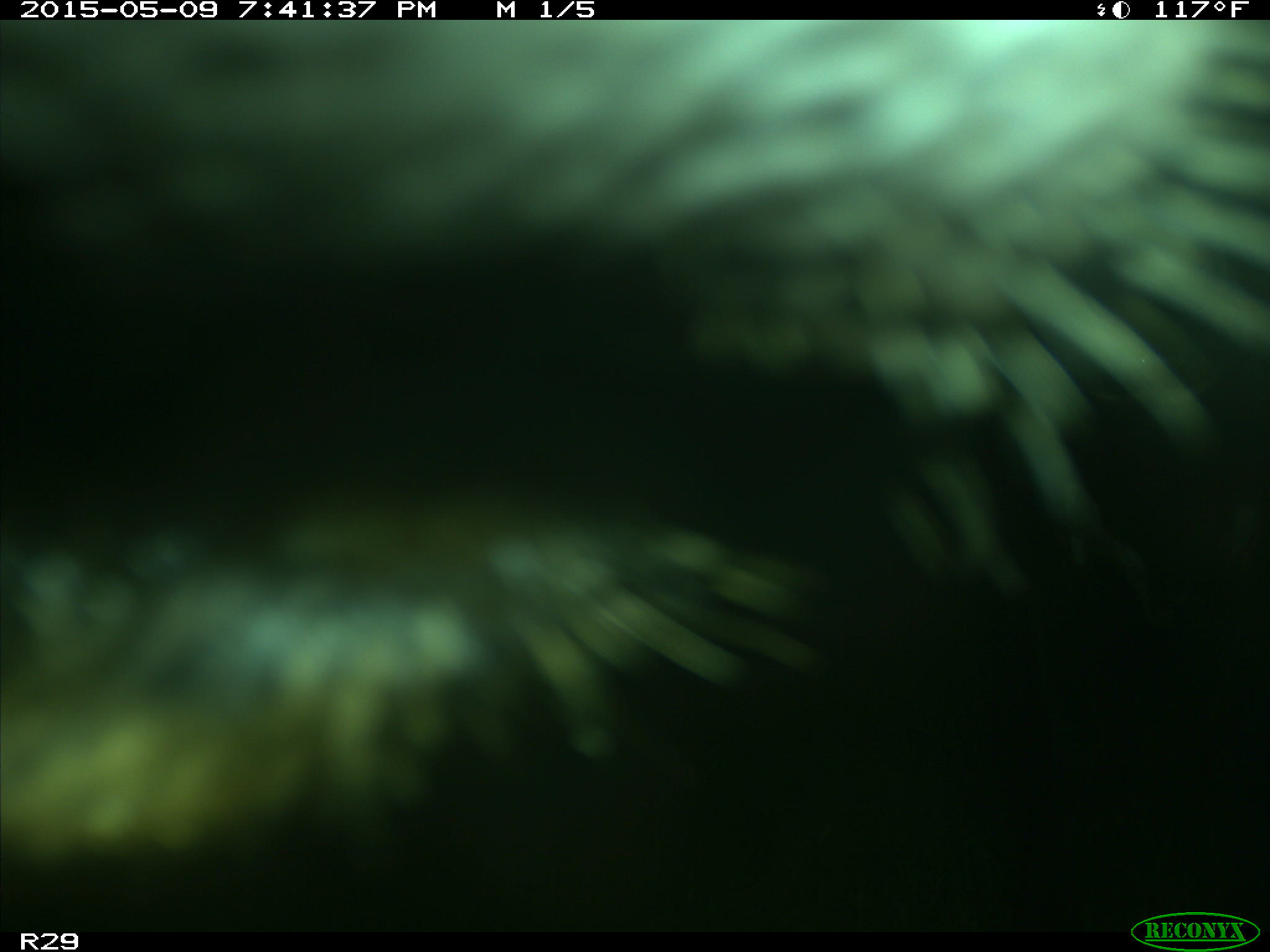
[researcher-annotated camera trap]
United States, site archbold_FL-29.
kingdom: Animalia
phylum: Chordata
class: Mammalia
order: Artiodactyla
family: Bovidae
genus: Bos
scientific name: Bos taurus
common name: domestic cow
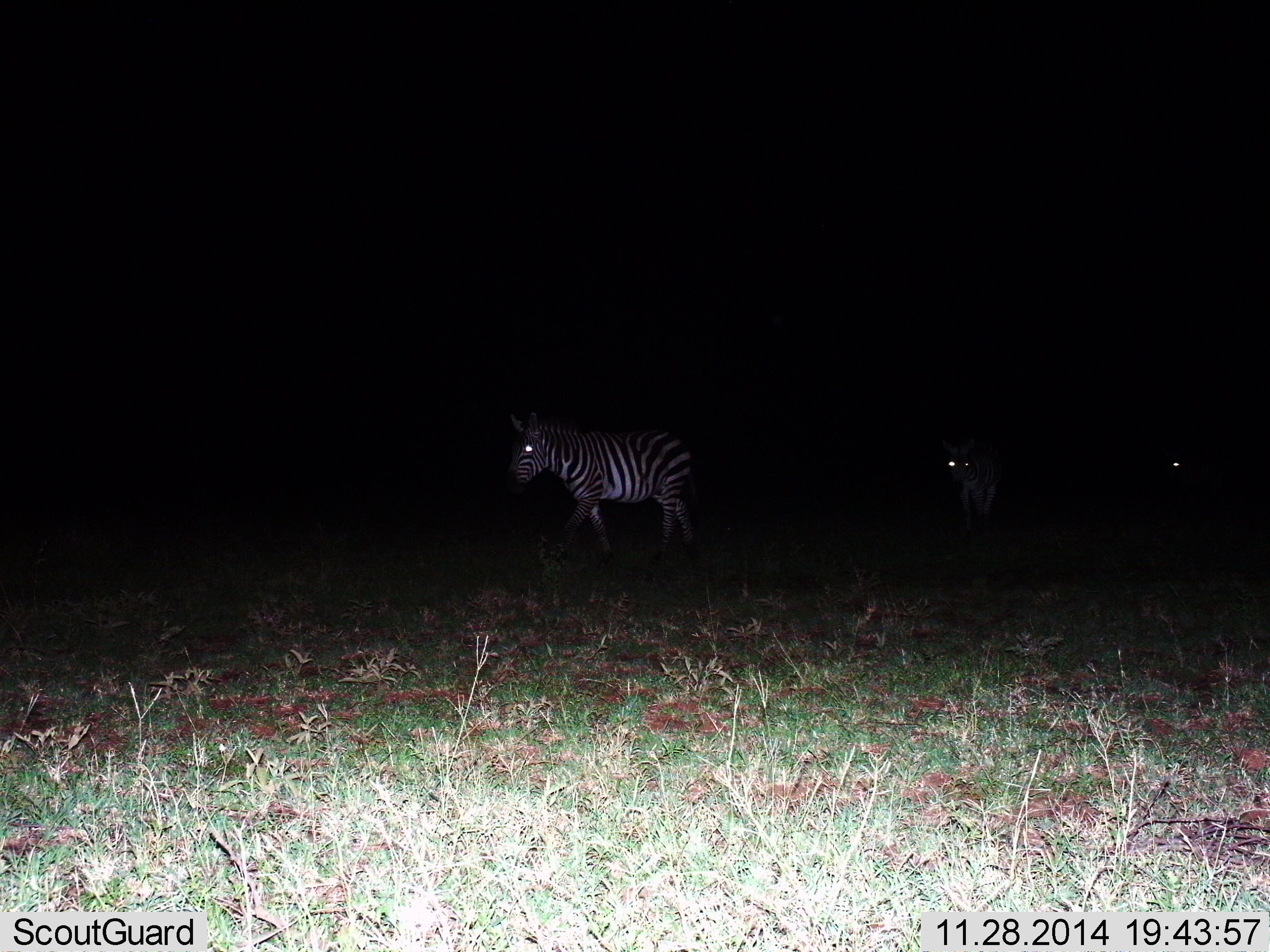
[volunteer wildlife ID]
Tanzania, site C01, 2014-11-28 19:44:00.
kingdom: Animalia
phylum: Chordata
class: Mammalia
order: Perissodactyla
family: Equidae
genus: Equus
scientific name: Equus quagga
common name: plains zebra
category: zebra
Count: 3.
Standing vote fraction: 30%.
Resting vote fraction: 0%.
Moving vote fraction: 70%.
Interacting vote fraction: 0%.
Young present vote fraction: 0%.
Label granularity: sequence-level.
··········
Starting from the line that contains "Standing vote fraction: 30%.", reproduce each line of the data exactly through the last one.

Written solution:
Standing vote fraction: 30%.
Resting vote fraction: 0%.
Moving vote fraction: 70%.
Interacting vote fraction: 0%.
Young present vote fraction: 0%.
Label granularity: sequence-level.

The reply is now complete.